Но вчера одобрительно кивавшая на все его слова девушка, сегодня имела совершенно другое мнение на этот счёт.
— Жить я хочу спокойно, Стас. Я же не расходный материал, я человек. Сначала сам же затащил меня в постель, потом обвинил в некомпетентности, пытался вышвырнуть отсюда, затем, как ребенок, устроил игру в поревнуйку, опять полез ко мне под юбку. Я понимаю, тебе многое в жизни досталось очень легко, возможно, ты привык, что по первому щелчку пальцев ты получаешь всё, что захочешь. Я себя чувствую проектом, который был тебе неинтересен до тех пор, пока ты не узнал о спросе на него на рынке. И, конечно, Стас тут как тут, пытается увести у конкурента прибыль. Вот только в мире бизнеса всё легко решают деньги, с людьми немного иначе, ты ведь понимаешь? — рука на талии Вики сжалась крепче, но она даже не поморщилась, хоть в её голове и промелькнула мысль, что на коже обязательно должны были появиться новые синяки. — Когда ты имеешь дело с людьми, у которых тоже есть свои мысли, тоже есть свои «хочу», дела обстоят по-другому.
Словно не желая слушать весь этот бред, Стас потянулся к губам своей всё ещё подчинённой, но она отвернулась, потому ему пришлось просто уткнуться носом в её тёплую щёку.
— Я тебя понял, — практически в самое ухо, — в тебе взыграло недовольство, что я сразу не упал к твоим ногам? Похоже, я немного переоценил твои чувства ко мне, раз ты готова сбежать от меня из-за своего сраного самолюбия.

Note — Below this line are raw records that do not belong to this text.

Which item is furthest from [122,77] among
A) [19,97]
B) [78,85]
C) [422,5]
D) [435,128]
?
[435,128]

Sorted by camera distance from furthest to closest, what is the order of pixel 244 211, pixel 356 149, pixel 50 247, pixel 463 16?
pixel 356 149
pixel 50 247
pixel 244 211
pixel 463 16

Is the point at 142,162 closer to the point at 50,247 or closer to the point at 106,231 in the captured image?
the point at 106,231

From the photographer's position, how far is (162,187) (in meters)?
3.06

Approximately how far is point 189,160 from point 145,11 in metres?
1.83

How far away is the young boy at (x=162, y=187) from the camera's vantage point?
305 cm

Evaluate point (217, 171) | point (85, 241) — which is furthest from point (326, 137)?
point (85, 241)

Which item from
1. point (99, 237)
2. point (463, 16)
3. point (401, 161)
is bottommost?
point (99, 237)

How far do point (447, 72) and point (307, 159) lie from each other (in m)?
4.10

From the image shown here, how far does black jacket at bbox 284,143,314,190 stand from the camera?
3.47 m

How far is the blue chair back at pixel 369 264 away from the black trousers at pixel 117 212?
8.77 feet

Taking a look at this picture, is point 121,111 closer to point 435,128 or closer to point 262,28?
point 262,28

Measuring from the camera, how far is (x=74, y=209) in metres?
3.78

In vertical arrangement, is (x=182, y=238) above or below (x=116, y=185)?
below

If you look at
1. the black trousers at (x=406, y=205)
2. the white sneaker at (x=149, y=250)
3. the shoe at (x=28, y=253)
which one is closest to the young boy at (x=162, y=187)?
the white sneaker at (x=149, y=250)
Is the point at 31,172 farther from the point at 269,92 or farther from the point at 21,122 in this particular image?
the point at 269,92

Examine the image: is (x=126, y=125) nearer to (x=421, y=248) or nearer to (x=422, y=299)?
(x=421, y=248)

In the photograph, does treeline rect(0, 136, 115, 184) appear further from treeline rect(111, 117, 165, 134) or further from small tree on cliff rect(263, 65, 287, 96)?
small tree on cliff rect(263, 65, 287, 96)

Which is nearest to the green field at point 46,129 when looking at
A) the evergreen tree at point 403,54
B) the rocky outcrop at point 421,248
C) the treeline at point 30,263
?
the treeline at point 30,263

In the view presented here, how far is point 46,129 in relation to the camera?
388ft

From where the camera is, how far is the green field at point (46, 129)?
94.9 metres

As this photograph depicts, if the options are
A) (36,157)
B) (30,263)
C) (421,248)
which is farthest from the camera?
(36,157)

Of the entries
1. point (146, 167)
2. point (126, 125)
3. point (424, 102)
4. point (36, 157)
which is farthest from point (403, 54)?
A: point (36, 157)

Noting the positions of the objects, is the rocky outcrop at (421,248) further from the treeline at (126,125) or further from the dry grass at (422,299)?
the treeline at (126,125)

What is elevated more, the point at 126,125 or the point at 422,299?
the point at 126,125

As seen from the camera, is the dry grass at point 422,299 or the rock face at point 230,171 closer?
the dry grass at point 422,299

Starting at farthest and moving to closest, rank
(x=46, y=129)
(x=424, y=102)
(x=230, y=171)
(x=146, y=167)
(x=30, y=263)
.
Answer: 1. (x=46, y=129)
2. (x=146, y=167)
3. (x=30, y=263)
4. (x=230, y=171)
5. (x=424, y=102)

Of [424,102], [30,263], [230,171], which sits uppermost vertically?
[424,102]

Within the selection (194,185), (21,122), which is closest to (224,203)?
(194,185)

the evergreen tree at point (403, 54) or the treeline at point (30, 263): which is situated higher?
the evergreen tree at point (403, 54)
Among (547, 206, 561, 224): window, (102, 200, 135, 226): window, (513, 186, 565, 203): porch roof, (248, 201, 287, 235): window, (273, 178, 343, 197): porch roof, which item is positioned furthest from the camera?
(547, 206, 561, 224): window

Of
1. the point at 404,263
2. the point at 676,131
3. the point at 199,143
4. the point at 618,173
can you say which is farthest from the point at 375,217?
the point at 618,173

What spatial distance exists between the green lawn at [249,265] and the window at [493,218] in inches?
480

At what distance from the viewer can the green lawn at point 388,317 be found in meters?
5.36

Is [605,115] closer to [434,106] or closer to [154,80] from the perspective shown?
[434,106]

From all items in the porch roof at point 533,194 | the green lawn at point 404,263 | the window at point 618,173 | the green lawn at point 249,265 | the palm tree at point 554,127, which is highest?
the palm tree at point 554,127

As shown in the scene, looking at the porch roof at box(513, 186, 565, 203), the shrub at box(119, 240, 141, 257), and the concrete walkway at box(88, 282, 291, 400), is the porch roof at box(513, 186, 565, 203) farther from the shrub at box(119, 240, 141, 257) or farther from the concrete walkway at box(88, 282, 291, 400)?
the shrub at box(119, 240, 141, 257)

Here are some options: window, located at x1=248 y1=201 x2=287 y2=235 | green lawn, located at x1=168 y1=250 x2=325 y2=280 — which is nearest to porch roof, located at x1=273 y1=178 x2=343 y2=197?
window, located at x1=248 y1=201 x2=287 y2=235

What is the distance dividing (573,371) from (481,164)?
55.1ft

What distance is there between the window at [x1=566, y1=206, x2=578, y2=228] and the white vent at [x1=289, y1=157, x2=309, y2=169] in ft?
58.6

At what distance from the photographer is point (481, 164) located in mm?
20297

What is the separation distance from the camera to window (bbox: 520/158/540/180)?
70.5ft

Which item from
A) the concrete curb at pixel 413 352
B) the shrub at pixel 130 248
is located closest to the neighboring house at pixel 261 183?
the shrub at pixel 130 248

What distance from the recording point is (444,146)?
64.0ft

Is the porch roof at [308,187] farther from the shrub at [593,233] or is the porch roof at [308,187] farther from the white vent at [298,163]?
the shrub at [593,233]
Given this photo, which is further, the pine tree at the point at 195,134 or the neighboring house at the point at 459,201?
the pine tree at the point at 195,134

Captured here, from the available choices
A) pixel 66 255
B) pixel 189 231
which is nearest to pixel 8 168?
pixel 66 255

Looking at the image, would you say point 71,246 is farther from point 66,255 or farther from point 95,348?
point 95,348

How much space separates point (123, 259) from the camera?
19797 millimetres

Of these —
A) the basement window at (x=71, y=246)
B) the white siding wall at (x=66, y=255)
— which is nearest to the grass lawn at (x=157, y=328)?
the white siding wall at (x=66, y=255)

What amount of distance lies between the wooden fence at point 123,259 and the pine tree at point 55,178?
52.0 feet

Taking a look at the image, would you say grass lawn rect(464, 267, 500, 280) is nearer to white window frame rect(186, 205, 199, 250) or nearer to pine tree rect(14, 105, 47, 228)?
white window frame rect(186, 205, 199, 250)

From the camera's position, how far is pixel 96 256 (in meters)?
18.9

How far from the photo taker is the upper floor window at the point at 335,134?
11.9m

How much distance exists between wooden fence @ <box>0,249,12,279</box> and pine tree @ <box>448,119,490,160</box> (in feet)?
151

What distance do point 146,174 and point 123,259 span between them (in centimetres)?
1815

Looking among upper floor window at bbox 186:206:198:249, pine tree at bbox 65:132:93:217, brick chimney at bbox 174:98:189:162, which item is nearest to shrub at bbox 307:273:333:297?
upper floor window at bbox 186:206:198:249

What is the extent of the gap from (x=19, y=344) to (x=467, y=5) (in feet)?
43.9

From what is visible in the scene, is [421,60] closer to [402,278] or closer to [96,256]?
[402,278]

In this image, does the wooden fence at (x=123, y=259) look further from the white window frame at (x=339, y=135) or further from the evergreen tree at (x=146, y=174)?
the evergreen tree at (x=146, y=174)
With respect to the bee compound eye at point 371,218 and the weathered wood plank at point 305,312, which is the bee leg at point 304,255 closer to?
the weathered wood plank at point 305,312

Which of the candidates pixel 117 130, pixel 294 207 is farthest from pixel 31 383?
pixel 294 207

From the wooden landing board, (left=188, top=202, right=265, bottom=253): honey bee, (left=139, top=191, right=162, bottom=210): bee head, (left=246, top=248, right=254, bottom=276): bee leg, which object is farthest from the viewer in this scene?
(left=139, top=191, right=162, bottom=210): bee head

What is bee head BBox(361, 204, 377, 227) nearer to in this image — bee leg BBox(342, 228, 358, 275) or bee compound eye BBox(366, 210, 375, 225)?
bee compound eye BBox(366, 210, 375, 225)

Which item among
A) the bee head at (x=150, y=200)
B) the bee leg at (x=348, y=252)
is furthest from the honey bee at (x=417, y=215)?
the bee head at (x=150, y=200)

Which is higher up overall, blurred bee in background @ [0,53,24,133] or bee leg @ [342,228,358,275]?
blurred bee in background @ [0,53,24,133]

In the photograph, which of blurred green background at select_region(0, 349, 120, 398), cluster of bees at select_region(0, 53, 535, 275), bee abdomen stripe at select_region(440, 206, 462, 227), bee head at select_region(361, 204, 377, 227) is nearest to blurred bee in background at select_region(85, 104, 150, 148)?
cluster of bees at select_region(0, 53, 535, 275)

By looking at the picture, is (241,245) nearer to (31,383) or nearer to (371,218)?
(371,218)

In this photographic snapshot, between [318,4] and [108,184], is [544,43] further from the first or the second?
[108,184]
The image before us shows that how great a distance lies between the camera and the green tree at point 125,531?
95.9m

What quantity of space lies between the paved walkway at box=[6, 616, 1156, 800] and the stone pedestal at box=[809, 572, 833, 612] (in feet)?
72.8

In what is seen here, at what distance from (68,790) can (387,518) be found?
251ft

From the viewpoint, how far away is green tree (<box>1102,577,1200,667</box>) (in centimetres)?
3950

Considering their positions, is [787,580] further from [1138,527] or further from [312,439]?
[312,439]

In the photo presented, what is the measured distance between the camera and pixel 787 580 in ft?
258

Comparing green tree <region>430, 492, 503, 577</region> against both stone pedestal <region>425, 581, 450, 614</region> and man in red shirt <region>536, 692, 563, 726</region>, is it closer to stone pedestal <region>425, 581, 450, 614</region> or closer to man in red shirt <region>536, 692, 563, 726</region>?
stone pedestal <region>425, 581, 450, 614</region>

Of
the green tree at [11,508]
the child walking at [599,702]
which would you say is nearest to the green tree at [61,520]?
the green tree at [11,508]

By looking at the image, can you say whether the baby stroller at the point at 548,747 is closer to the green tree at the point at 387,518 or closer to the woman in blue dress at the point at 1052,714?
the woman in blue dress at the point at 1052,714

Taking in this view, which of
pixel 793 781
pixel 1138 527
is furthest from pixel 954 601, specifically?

Самолюбием там и не пахло. Только обидой на то, как жестоко он с ней поступал, сажая на дурацкие качели своего переменчивого настроения. И на себя. Потому что от шёпота в ухо по телу снова бежали предательские мурашки. По телу, которое желало стоящего рядом мужчину.
— Чувства — это, конечно, замечательно, но я уже достаточно взрослая, чтобы не терять голову из-за них, — Вика чуть надавила ладошками на грудь босса, чтобы он отстранился и встретился с ней взглядом. — Я за последний месяц для себя поняла одну очень важную вещь — ты ни разу не тот человек, которого я хочу видеть рядом по жизни. Ты был для меня замечательным начальником, интересным собеседником и даже хорошим другом, но как мужчина, ты — кусок говна, Стас. И я рада, что наконец-то тебе об этом сказала.
— И чем же я так плох?
Вика улыбнулась, но как-то грустно и совсем беззлобно, словно уже давно свыклась с мыслью, что они видятся последний раз, и сказать она может всё, что угодно.
— Слишком часто переобуваешься. Раз не чувствуешь ко мне ничего — не тащи трахаться, я никогда не была просто девочкой с улицы, чтобы так со мной поступать. Раз уж натворил дел, не пытайся от них сбежать, просто избавившись от меня, а реши их по-мужски. Если позволил остаться, дай спокойно жить дальше, а не лезь, когда излюбленную игрушку из рук пытается утянуть кто-то другой. Не слишком сложные правила, да?
Хлестко, словно пощечина. Руки опустились. Вика отошла в сторону.
— Как бы потом не пожалела, — только и сказал он.
Просто из-за кома в горле сказать большего не представлялось возможным.
— Ты можешь начинать жалеть уже сейчас, — только и ответила она.